===== Dataset extract =====

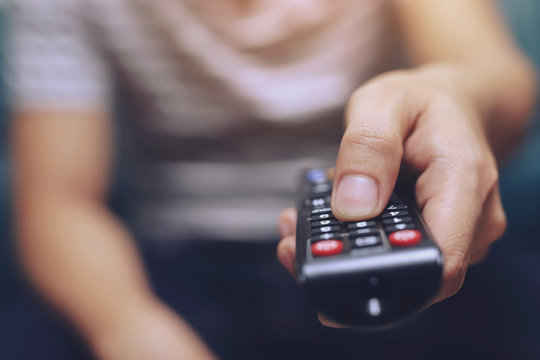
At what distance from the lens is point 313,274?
9.0 inches

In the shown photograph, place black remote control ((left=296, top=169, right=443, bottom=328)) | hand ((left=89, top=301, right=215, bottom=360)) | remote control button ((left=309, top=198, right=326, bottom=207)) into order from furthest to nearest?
1. hand ((left=89, top=301, right=215, bottom=360))
2. remote control button ((left=309, top=198, right=326, bottom=207))
3. black remote control ((left=296, top=169, right=443, bottom=328))

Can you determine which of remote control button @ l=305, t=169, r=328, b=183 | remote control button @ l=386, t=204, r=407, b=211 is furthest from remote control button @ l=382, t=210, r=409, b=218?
remote control button @ l=305, t=169, r=328, b=183

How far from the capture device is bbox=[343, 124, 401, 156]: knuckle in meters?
0.27

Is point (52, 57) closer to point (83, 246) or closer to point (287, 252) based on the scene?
point (83, 246)

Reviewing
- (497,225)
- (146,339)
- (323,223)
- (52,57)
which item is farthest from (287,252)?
(52,57)

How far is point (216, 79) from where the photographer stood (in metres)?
0.57

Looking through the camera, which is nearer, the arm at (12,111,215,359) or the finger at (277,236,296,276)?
the finger at (277,236,296,276)

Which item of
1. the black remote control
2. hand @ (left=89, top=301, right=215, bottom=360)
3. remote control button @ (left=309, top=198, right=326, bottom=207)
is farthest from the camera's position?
hand @ (left=89, top=301, right=215, bottom=360)

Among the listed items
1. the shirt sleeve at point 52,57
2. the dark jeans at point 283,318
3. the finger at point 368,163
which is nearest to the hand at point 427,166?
the finger at point 368,163

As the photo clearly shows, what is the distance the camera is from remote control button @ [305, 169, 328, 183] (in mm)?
396

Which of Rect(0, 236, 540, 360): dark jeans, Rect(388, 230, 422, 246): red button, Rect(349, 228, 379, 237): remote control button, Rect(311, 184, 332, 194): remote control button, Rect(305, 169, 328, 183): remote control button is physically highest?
Rect(388, 230, 422, 246): red button

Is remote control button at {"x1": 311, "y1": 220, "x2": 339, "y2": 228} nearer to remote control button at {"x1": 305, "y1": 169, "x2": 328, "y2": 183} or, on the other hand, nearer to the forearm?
remote control button at {"x1": 305, "y1": 169, "x2": 328, "y2": 183}

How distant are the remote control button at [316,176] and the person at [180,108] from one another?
166 mm

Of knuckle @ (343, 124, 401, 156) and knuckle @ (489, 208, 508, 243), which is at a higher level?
knuckle @ (343, 124, 401, 156)
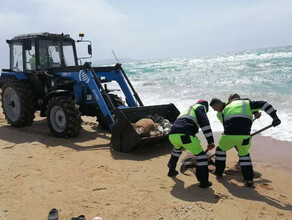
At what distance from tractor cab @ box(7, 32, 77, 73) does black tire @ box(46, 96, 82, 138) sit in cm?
136

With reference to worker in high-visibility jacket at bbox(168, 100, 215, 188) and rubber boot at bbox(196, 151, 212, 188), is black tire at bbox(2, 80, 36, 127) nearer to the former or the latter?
worker in high-visibility jacket at bbox(168, 100, 215, 188)

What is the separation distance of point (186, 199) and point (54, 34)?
589cm

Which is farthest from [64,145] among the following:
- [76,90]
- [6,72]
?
[6,72]

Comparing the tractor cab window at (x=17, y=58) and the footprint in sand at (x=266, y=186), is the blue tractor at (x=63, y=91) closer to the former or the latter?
the tractor cab window at (x=17, y=58)

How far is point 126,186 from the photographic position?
469cm

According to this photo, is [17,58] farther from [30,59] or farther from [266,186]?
[266,186]

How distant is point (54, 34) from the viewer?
8391mm

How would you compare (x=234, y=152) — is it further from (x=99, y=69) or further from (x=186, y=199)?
(x=99, y=69)

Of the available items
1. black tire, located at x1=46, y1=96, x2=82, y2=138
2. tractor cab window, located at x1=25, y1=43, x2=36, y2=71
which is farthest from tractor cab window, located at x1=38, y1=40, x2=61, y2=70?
black tire, located at x1=46, y1=96, x2=82, y2=138

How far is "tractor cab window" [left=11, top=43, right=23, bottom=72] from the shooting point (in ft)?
27.7

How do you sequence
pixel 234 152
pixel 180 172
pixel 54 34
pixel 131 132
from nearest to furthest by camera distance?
pixel 180 172 < pixel 131 132 < pixel 234 152 < pixel 54 34

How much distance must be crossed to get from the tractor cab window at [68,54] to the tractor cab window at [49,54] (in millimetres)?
184

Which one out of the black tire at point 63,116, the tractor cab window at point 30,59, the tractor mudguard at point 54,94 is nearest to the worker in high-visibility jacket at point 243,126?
the black tire at point 63,116

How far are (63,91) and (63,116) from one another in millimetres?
560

=====

Reproduce all of the items above verbatim, omitting the pictures.

* _Correct response_
At what distance from the lens is point 313,274?
9.0 inches

In the shown photograph, place black remote control ((left=296, top=169, right=443, bottom=328)) | hand ((left=89, top=301, right=215, bottom=360)) | remote control button ((left=309, top=198, right=326, bottom=207)) into order from furthest to nearest?
1. hand ((left=89, top=301, right=215, bottom=360))
2. remote control button ((left=309, top=198, right=326, bottom=207))
3. black remote control ((left=296, top=169, right=443, bottom=328))

Can you determine which of remote control button @ l=305, t=169, r=328, b=183 | remote control button @ l=386, t=204, r=407, b=211 is furthest from remote control button @ l=382, t=210, r=409, b=218?
remote control button @ l=305, t=169, r=328, b=183

How far from the capture device is bbox=[343, 124, 401, 156]: knuckle in meters?
0.27

Is point (52, 57) closer to point (83, 246) or closer to point (287, 252) based on the scene?
point (83, 246)

Reviewing
- (497,225)
- (146,339)
- (323,223)
- (52,57)
which item is farthest from (287,252)?
(52,57)

How far is point (216, 79) from where the photographer stood (in metres)?
0.57

Looking through the camera, which is nearer, the arm at (12,111,215,359) or the finger at (277,236,296,276)?
the finger at (277,236,296,276)

Which item of
1. the black remote control
2. hand @ (left=89, top=301, right=215, bottom=360)
3. remote control button @ (left=309, top=198, right=326, bottom=207)
is farthest from the camera's position?
hand @ (left=89, top=301, right=215, bottom=360)

Among the listed items
1. the shirt sleeve at point 52,57
2. the dark jeans at point 283,318
3. the finger at point 368,163
which is nearest to the hand at point 427,166?
the finger at point 368,163

As the photo clearly shows, what is the distance the camera is from remote control button @ [305, 169, 328, 183] (in mm)?
396

Which of Rect(0, 236, 540, 360): dark jeans, Rect(388, 230, 422, 246): red button, Rect(349, 228, 379, 237): remote control button, Rect(311, 184, 332, 194): remote control button, Rect(305, 169, 328, 183): remote control button is physically highest?
Rect(388, 230, 422, 246): red button

Is remote control button at {"x1": 311, "y1": 220, "x2": 339, "y2": 228} nearer to remote control button at {"x1": 305, "y1": 169, "x2": 328, "y2": 183} or, on the other hand, nearer to the forearm?
remote control button at {"x1": 305, "y1": 169, "x2": 328, "y2": 183}

How distant are the remote control button at [316,176] and the person at [180,108] from one another?
166 mm

Of knuckle @ (343, 124, 401, 156) and knuckle @ (489, 208, 508, 243), which is at a higher level?
knuckle @ (343, 124, 401, 156)
At what distance from tractor cab @ box(7, 32, 77, 73) does black tire @ box(46, 96, 82, 138) sit in cm?
136

With reference to worker in high-visibility jacket at bbox(168, 100, 215, 188) and rubber boot at bbox(196, 151, 212, 188), is black tire at bbox(2, 80, 36, 127) nearer to the former or the latter?
worker in high-visibility jacket at bbox(168, 100, 215, 188)

What is the separation distance of point (186, 199) and point (54, 34)?
589cm

Which is farthest from [64,145] among the following:
- [76,90]
- [6,72]
?
[6,72]

Comparing the tractor cab window at (x=17, y=58) and the footprint in sand at (x=266, y=186), is the blue tractor at (x=63, y=91) closer to the former or the latter?
the tractor cab window at (x=17, y=58)

How far is point 126,186 from the photographic position?
469cm

According to this photo, is [17,58] farther from [30,59] or farther from [266,186]?
[266,186]

How distant is point (54, 34) from the viewer?
8391mm

How would you compare (x=234, y=152) — is it further from (x=99, y=69) or further from (x=186, y=199)?
(x=99, y=69)

Of the available items
1. black tire, located at x1=46, y1=96, x2=82, y2=138
2. tractor cab window, located at x1=25, y1=43, x2=36, y2=71
which is farthest from tractor cab window, located at x1=38, y1=40, x2=61, y2=70?
black tire, located at x1=46, y1=96, x2=82, y2=138

How far is "tractor cab window" [left=11, top=43, right=23, bottom=72] from the shooting point (in ft)?
27.7

How do you sequence
pixel 234 152
pixel 180 172
pixel 54 34
pixel 131 132
from nearest to furthest by camera distance?
pixel 180 172 < pixel 131 132 < pixel 234 152 < pixel 54 34

How much distance must be crossed to get from the tractor cab window at [68,54] to the tractor cab window at [49,54] (in millimetres)?
184

Which one out of the black tire at point 63,116, the tractor cab window at point 30,59, the tractor mudguard at point 54,94 is nearest to the worker in high-visibility jacket at point 243,126?
the black tire at point 63,116

How far are (63,91) and (63,116) from one another in millimetres?
560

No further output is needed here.